- GBP/USD declines as traders adopt caution ahead of the United Kingdom’s employment data.
- The US Dollar appreciates amid rising odds of the Fed maintaining its interest rates in July.
- The recent UK inflation data boosts the chances of the BoE maintaining a restrictive monetary policy stance.
GBP/USD loses ground after registering gains in the previous session, trading around 1.3390 during the Asian hours on Thursday. Traders are awaiting the United Kingdom (UK) jobs report, which includes June’s Claimant Count Change and ILO Unemployment Rate for the three months to May, due later in the day.
The GBP/USD pair depreciates as the US Dollar (USD) gains ground due to rising odds of the Federal Reserve (Fed) maintaining its benchmark overnight interest rate unchanged in the 4.25%-4.50% range at its July policy meeting, driven by the hotter-than-expected June inflation figures from the United States (US).
Dallas Fed President Lorie Logan said on Tuesday that the Fed will probably need to leave interest rates where they are for a while longer to ensure inflation stays low in the face of upward pressure from the Trump administration’s tariffs. Moreover, New York Fed President John Williams said late Wednesday that monetary policy is in the right place to allow the Fed to monitor the economy before taking its next decision.
The US Producer Price Index (PPI) was unexpectedly unchanged in June, against the market consensus of a 0.2% rise. Meanwhile, the core PPI rose by 2.6% YoY versus 3.0% prior, softer than the 2.7% expected. Traders will keep an eye on the US Retail Sales for June, followed by weekly Initial Jobless Claims and Philly Fed Manufacturing Index due later on Thursday.

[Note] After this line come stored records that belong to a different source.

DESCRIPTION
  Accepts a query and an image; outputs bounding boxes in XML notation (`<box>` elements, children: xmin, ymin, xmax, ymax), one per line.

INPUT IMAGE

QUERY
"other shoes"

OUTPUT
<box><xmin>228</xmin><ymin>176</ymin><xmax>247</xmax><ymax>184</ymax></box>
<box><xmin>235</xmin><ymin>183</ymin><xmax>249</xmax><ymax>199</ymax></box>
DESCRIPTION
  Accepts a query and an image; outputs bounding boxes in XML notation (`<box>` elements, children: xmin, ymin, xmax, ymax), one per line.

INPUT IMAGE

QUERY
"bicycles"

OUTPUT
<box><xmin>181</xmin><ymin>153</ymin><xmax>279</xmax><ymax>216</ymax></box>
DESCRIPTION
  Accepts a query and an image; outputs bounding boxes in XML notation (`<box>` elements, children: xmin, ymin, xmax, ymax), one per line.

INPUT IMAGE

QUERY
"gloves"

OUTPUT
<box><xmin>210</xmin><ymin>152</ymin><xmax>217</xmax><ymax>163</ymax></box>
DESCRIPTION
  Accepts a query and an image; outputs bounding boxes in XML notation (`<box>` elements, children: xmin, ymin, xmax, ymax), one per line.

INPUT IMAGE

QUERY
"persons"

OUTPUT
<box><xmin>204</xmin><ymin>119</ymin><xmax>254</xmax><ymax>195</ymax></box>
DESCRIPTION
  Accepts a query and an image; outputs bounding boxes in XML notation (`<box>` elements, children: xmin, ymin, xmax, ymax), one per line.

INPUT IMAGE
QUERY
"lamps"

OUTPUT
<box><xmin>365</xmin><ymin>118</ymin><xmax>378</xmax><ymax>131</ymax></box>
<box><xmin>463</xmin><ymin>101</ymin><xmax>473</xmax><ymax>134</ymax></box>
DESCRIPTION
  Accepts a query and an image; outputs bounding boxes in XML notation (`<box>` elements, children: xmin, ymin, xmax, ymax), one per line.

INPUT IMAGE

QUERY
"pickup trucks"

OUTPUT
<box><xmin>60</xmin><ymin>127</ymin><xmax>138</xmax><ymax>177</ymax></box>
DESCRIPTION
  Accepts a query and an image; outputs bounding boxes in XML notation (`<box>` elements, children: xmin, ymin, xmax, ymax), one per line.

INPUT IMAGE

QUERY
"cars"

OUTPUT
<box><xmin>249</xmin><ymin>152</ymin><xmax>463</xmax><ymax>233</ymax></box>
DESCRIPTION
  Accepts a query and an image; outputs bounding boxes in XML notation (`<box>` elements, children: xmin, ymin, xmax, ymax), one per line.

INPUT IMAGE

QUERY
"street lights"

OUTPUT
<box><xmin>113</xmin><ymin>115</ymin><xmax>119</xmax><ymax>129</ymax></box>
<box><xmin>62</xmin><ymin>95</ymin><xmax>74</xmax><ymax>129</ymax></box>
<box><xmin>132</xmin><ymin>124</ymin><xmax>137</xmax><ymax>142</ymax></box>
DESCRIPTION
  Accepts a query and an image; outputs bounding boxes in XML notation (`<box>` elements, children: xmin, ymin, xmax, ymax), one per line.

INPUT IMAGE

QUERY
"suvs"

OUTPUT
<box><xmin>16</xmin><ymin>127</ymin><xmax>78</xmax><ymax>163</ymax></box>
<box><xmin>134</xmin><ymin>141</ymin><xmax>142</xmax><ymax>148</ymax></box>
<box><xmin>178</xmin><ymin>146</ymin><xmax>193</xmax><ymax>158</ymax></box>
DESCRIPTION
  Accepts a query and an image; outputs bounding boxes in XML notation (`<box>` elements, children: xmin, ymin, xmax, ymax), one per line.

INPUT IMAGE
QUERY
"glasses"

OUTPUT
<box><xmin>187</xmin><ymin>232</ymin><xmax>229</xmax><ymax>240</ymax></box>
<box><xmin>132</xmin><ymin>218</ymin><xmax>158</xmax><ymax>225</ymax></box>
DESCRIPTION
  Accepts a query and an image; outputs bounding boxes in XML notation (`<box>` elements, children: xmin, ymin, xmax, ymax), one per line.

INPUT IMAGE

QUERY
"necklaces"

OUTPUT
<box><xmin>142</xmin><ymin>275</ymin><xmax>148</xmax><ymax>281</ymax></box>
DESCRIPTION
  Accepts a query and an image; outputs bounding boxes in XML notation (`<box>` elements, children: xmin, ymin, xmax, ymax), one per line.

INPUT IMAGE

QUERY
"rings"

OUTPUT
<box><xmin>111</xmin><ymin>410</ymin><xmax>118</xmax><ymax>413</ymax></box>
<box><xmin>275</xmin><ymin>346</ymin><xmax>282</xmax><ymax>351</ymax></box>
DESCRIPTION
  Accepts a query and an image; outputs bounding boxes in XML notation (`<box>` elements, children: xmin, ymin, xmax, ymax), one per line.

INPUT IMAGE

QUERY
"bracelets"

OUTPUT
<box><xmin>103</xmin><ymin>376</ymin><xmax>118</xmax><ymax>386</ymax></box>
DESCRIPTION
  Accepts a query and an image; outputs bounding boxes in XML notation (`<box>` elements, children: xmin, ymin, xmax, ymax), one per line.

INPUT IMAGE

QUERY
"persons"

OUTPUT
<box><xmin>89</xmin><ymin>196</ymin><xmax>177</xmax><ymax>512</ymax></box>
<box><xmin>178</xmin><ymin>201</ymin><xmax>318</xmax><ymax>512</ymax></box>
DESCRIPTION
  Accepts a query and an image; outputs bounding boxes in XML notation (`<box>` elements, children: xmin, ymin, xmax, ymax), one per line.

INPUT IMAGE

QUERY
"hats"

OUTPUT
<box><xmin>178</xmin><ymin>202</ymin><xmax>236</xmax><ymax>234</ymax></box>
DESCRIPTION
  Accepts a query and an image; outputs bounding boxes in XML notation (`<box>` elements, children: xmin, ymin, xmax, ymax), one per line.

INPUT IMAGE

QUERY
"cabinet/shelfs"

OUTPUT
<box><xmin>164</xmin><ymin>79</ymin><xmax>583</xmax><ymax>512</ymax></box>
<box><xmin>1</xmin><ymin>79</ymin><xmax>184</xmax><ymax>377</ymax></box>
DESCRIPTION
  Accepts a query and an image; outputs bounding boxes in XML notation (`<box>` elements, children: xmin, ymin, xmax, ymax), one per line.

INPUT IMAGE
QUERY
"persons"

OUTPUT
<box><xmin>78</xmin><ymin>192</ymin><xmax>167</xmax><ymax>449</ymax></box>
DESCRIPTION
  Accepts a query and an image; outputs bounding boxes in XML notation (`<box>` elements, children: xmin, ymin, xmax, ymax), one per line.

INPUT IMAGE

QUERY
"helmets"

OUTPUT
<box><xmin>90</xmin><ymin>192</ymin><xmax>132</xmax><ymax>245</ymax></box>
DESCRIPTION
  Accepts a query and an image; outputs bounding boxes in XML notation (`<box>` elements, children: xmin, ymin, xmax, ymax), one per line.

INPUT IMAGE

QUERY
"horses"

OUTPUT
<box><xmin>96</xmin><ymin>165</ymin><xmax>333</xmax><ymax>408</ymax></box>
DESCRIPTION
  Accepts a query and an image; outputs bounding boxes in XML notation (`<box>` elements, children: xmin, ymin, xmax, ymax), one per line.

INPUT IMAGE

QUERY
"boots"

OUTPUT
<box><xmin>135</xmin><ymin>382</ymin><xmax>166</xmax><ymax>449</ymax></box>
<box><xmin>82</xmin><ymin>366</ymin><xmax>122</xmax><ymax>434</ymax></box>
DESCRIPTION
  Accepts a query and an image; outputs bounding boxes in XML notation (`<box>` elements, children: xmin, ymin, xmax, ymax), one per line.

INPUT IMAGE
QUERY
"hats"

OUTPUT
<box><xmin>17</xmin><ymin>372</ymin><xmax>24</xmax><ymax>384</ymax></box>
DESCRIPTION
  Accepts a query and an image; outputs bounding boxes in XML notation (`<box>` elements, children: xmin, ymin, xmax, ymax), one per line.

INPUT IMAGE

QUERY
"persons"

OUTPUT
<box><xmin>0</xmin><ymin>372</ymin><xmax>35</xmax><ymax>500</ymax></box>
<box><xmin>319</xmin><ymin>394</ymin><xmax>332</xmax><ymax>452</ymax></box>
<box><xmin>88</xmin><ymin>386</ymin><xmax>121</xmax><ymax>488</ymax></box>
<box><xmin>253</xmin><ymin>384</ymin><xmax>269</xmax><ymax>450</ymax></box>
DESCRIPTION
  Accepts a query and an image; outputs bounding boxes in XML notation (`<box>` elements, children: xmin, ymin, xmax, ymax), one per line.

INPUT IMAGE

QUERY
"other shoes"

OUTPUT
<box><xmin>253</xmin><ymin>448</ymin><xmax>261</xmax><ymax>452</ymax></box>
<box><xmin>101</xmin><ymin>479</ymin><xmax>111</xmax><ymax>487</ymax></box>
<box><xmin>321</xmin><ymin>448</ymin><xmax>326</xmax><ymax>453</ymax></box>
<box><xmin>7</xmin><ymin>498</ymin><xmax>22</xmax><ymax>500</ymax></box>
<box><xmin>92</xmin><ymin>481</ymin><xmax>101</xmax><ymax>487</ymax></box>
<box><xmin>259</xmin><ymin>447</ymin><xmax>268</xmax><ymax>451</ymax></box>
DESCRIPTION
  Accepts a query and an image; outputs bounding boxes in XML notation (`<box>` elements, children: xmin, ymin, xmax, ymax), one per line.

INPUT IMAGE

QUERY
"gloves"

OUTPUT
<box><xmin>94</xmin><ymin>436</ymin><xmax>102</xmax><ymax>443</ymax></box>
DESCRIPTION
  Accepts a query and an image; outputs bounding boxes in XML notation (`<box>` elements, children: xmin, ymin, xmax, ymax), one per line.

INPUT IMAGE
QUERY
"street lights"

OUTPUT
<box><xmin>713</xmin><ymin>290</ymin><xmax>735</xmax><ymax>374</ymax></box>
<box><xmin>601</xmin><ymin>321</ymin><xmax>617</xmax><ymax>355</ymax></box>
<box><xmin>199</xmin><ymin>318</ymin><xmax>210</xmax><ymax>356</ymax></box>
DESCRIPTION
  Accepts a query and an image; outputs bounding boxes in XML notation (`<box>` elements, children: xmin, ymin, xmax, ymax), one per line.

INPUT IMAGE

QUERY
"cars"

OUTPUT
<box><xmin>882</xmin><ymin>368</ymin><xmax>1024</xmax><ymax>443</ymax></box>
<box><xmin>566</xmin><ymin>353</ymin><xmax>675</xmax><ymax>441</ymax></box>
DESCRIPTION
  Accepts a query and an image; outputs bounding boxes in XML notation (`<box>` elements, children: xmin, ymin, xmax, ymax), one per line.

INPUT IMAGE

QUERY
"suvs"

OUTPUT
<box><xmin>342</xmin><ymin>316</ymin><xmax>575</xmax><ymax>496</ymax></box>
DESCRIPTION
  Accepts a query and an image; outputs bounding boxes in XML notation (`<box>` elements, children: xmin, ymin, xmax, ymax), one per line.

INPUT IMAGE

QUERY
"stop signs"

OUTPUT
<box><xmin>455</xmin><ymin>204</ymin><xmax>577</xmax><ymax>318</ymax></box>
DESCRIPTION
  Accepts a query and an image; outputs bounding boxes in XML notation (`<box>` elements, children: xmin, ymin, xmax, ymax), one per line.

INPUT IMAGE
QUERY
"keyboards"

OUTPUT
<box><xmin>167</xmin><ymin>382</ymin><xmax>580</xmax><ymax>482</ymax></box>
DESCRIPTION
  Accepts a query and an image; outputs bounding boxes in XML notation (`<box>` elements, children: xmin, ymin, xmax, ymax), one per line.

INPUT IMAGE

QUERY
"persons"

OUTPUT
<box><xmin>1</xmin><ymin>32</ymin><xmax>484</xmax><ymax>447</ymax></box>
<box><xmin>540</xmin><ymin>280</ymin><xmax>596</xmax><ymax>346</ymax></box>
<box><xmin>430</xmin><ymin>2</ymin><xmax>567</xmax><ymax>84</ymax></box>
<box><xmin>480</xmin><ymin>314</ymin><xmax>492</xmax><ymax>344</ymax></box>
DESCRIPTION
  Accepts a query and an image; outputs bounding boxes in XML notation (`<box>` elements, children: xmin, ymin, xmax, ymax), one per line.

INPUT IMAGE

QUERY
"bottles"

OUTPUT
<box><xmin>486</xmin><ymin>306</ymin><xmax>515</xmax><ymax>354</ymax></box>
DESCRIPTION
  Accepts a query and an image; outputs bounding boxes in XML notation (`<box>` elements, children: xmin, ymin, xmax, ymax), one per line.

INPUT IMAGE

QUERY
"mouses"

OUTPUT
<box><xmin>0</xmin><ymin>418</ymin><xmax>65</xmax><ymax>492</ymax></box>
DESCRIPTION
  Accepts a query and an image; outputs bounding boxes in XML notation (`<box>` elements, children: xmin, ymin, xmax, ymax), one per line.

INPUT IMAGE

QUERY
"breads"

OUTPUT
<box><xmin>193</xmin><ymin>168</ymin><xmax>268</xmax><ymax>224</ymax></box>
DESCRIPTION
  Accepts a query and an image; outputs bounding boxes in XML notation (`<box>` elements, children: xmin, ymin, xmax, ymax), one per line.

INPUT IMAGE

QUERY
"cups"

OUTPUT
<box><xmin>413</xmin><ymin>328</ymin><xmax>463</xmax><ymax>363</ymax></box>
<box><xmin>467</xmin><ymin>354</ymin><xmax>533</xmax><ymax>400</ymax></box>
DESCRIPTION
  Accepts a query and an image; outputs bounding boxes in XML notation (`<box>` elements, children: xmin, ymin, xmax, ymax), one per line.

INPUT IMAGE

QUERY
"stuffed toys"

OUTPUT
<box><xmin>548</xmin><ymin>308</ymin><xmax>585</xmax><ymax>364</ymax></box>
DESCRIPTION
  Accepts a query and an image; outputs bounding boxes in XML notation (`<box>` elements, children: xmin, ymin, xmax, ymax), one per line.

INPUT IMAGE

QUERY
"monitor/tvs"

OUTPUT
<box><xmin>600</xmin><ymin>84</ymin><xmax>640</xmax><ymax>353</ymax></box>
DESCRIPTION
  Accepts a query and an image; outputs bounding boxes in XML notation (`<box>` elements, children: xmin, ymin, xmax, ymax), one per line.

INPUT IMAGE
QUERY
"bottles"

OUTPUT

The latest Fed Beige Book shows that while overall business activity remains healthy and inflation pressures are relatively subdued, underlying cost pressures are building, and business operators remain cautious.
The downside of the GBP/USD pair could be restrained as the hotter-than-expected UK inflation data reinforce the likelihood of the Bank of England (BoE) maintaining a restrictive monetary policy stance. However, the BoE may adopt a balancing act while discussing interest rates in the August monetary policy meeting amid escalating price pressures and cooling labor market conditions.